## TASK SET
- A) Summarize the Pashmak and Parmida problem statement in two sentences.
- B) Carry on the Pashmak and Parmida problem write-up from the point where it stops.
── EXERCISE TEXT
Codeforces Round #261 (Div. 2) D. Pashmak and Parmida's problem

题目传送门：http://codeforces.com/contest/459/problem/D

D. Pashmak and Parmida's problem

time limit per test
3 seconds

memory limit per test
256 megabytes

input
standard input

output
standard output

Parmida is a clever girl and she wants to participate in Olympiads this year. Of course she wants her partner to be clever too (although he's not)! Parmida has prepared the following test problem for Pashmak.

There is a sequence a that consists of n integers a1, a2, ..., an.
Let's denote f(l, r, x) the number of indices k such
that: l ≤ k ≤ r andak = x.
His task is to calculate the number of pairs of indicies i, j (1 ≤ i < j ≤ n) such
that f(1, i, ai) > f(j, n, aj).

Help Pashmak with the test.

Input

The first line of the input contains an integer n (1 ≤ n ≤ 106).
The second line contains n space-separated integers a1, a2, ..., an(1 ≤ ai ≤ 109).

Output

Print a single integer — the answer to the problem.

Sample test(s)

input

7
1 2 1 1 2 2 1

output

8

input

3
1 1 1

output

1

input

5
1 2 3 4 5

output

0

题意：给一个长度为n（n<1e6）的数组，并定义 f(l, r, x)为l到r这一段数组中等于x的个数。
求i,j的组数使得 f(1, i, ai) > f(j, n, aj)
────
── DATA SHOWN
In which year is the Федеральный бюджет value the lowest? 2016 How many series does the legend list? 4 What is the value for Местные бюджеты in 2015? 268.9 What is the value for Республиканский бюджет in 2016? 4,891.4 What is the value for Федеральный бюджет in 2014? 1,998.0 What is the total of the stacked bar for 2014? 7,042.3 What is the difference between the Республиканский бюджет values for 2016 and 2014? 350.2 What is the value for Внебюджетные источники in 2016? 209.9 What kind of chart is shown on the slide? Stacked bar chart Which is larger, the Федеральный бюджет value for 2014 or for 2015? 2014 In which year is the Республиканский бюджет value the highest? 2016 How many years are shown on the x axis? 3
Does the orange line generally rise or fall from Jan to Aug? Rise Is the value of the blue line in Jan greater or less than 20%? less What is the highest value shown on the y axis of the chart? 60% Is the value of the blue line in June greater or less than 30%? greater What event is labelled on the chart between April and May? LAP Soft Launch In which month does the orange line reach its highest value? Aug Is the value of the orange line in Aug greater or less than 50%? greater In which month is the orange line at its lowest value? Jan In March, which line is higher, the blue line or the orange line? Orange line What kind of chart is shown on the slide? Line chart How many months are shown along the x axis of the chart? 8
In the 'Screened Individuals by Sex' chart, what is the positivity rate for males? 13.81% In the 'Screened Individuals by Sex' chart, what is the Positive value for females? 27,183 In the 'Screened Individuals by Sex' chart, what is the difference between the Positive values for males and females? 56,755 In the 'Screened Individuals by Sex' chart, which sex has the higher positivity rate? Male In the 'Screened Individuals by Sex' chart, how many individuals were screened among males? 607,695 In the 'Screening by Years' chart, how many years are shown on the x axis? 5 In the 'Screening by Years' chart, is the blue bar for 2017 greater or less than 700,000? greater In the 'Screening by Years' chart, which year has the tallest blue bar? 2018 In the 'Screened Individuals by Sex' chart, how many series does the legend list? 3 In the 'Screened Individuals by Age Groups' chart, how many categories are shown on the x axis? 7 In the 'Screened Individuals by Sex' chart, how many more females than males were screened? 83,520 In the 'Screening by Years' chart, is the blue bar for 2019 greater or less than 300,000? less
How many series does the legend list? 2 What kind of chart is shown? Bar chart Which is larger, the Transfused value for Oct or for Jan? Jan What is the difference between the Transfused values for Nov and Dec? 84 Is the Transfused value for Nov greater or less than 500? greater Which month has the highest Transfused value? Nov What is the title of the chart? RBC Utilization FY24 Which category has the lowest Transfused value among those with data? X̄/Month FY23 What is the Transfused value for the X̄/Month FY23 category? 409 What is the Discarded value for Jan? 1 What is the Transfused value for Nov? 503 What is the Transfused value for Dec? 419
────
## ANSWERS TO THE TASKS
- A) The statement is problem D of Codeforces Round #261 (Div. 2), in which Parmida prepares a test problem for Pashmak. Given a sequence of n integers and f(l, r, x) defined as the number of indices k with l ≤ k ≤ r and a_k = x, the task is to count the pairs i < j for which f(1, i, a_i) > f(j, n, a_j), with a 3-second time limit, a 256-megabyte memory limit, and three sample tests whose answers are 8, 1 and 0.

- B)
题解：首先用Map，nlogn的方法求出所有的 f(1, i, ai) 和f(j, n, aj)，

然后从左到右或者从右到左扫描一遍，用线段树或者树状数组记录每个数字出现的个数，然后求解即可。算是比较简单的数据结构题，没什么值得细讲的

#include <iostream>
#include <string>
#include <stdio.h>
#include <algorithm>
#include <string.h>
#include <map>
using namespace std;
int a[1000005];
int x;
int l[1000005];
int r[1000005];
long long ans;
map<int,int>m;
long long s[1000005*4];
void query(int l,int r,int o)
{
if (r<x) ans+=s[o];
if (r<x) return ;
if (l>x) return ;
if (l==r) return ;
int mid=(l+r)/2;
query(l,mid,2*o);
query(mid+1,r,2*o+1);
return ;
}
void add(int l,int r,int o)
{
if (l<=x&&x<=r) s[o]++;
if (r<x) return ;
if (l>x) return ;
if (l==r) return ;
int mid=(l+r)/2;
add(l,mid,2*o);
add(mid+1,r,2*o+1);
return ;
}
int main()
{
int n;
while (~scanf("%d",&n))
{
for (int i=1;i<=n;i++)scanf("%d",&a[i]);
m.clear();for (int i=1;i<=n;i++) {m[a[i]]++;l[i]=m[a[i]];}
m.clear();for (int i=n;i>=1;i--) {m[a[i]]++;r[i]=m[a[i]];}
memset(s,0,sizeof(s));
ans=0;
for (int i=n;i>=1;i--)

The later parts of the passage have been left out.